Ich verbrachte die Nacht an dem Grab meiner treuesten Freundin, ehe ich mich auf meine letzte Reise begab. Der Winter war kalt, der Wind stark und der Weg uneben und gefährlich. Mein kaputter Leib schmerzte bei jedem Schritt und oft war mir Mandos in Gedanken sehr nah. Doch noch hatte ich ein Ziel. Ich kaufte ein altes Pferd von einem dunklen Hof und es trug mich bis hier her.
Ich habe viel gelernt und viel erfahren. Wie wertvoll das Leben ist, auch wenn man wie meine treue Êlhuan nur drei Beine hat. Wie sehr man sich in dem, was man nicht kennt, irren kann, wie den wilden Menschen, welche Schönheit es an solch rauen und kargen Orten gibt wie den Nordhöhen. Dass jeder einzelne sein eigenes Selbst hat. Und noch so vieles mehr.“

Olostamo lächelte die Elben wieder an, so traurig und doch in einem tiefen Frieden ruhend. Langsam und jeden Schritt mit Bedacht setzend, ging er hinauf auf sein Zimmer und schloss die Tür. Er trat zum Fenster und ließ sich dort auf die Knie sinken, wenn sie nicht gar unter ihm nachgaben.
„Mandos mein Freund“, sprach er leise und zu dem Lächeln auf seinem Gesicht gesellte sich eine einzelne Träne. „Ich bin nun bereit.

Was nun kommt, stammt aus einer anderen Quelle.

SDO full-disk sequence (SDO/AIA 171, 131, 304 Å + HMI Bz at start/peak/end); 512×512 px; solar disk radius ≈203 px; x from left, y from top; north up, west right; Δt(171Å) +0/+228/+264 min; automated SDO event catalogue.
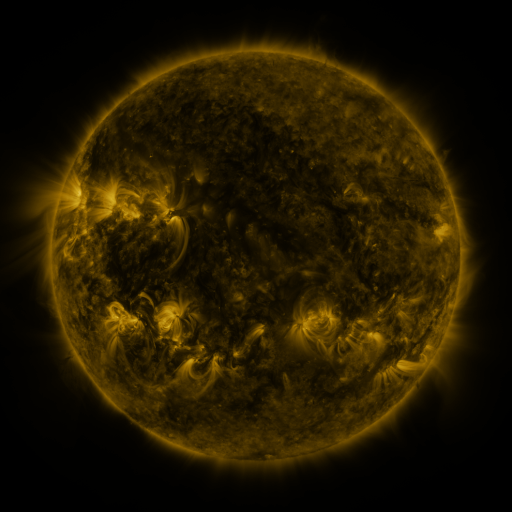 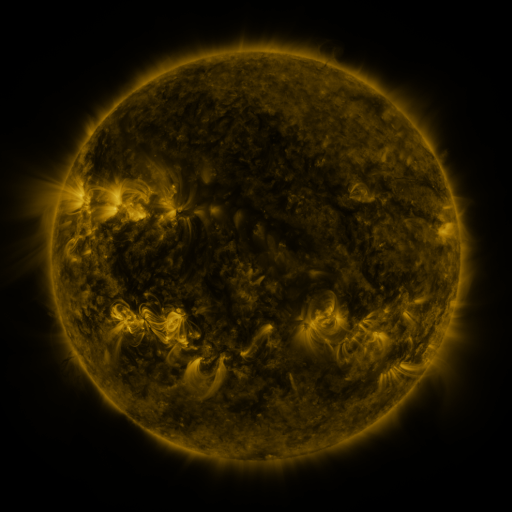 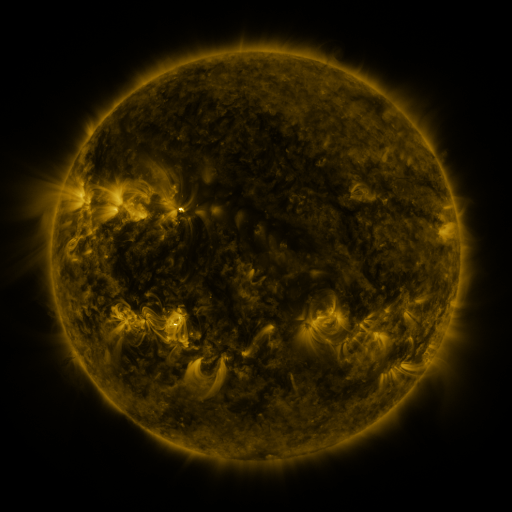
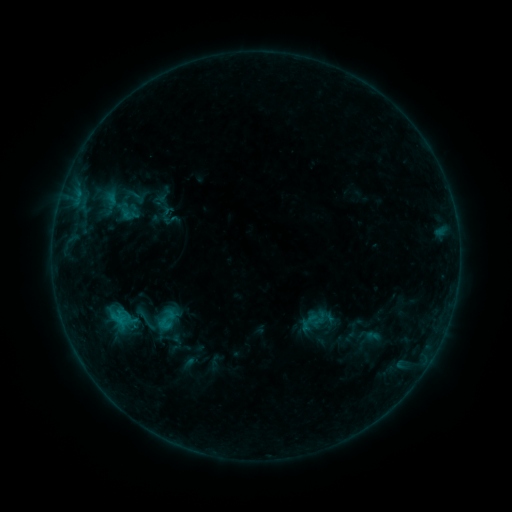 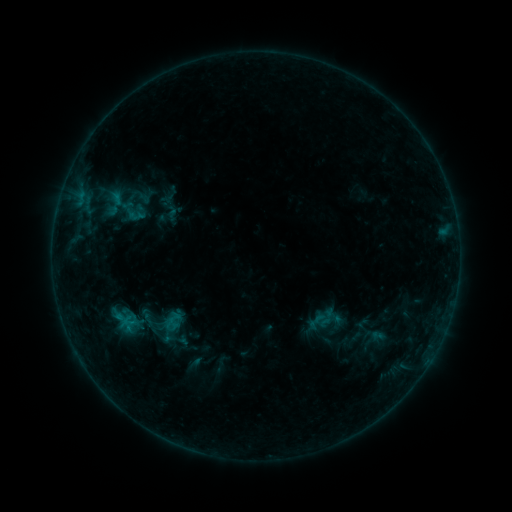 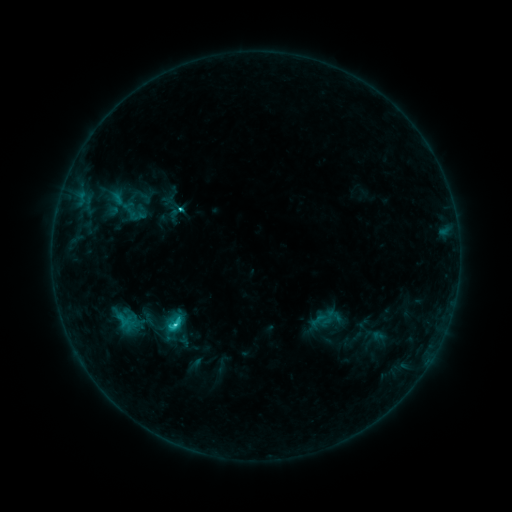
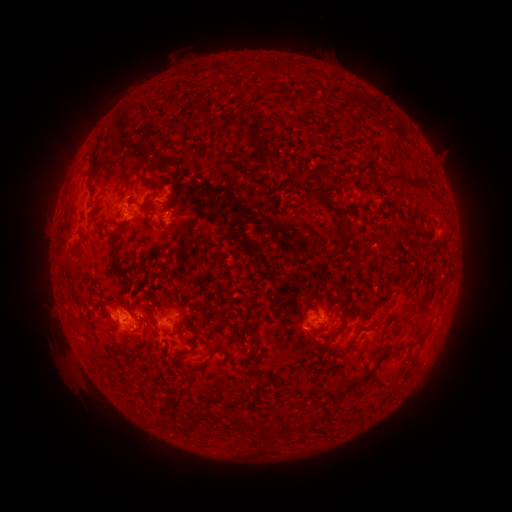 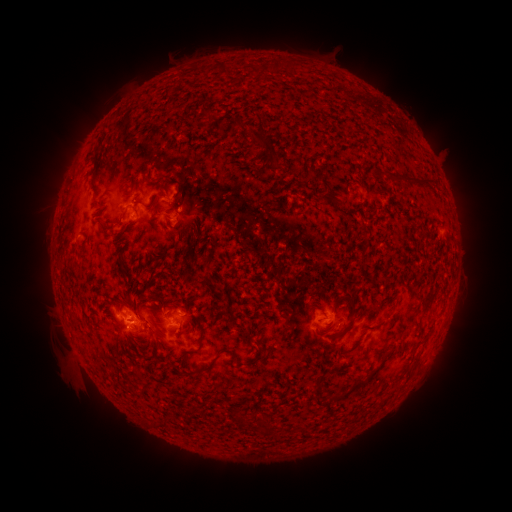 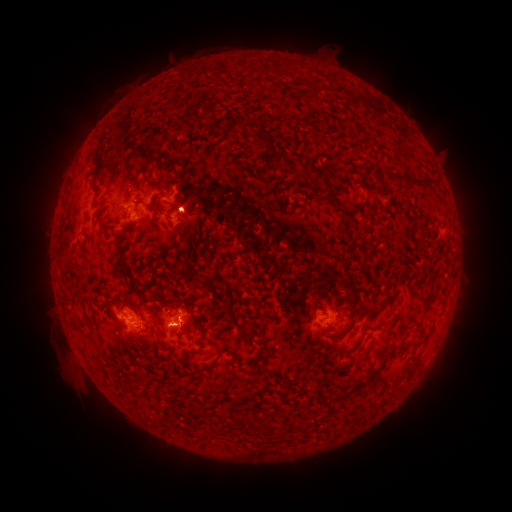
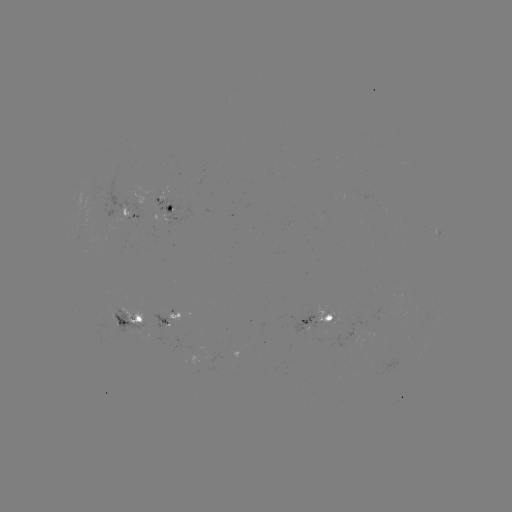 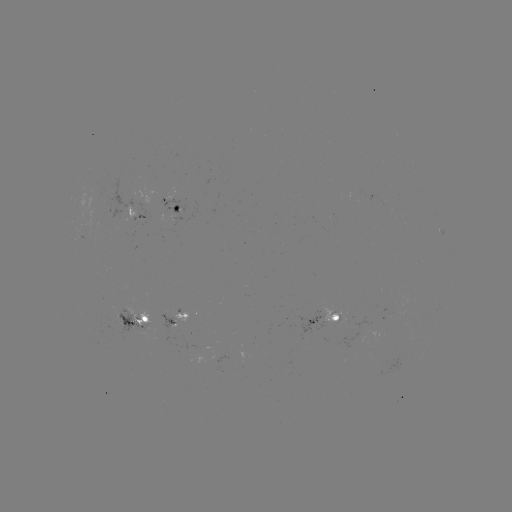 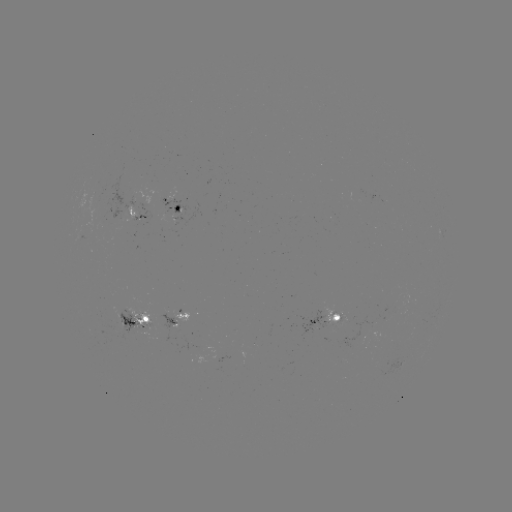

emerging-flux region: [84, 183, 104, 226]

Lange bin ich auf dieser Welt gewandelt, doch erst in den letzten Jahren habe ich den wahren Wert des Lebens gefunden. Glücklich zu sein, mit dem was man ist und wie man ist. Und auch, dass man den Tod nicht zu fürchten braucht. Ich danke dir, dass ich dieses Wissen noch an andere weitergeben durfte. Doch jetzt ist mein Weg hier zu Ende. Ich bitte dich, mich auf dieser letzten Reise zu begleiten.“
Und aus den Schleiern, welche nun aus seinem Blickfeld wichen, trat Mandos hervor und reichte ihm lächelnd die Hand. „Mein Kind, gerne helfe ich dir auf diesem letzten Stück Weg. Viele sind in meinen Hallen, die dich erwarten und die dich ebenso sehnlichst vermissen wie du sie. Komm mein Kind, jetzt nimm meine Hand. Es ist gut.“
Olostamo griff nach der Hand des Valar und diese Bewegung war das letzte Mal, dass er Schmerzen verspürte.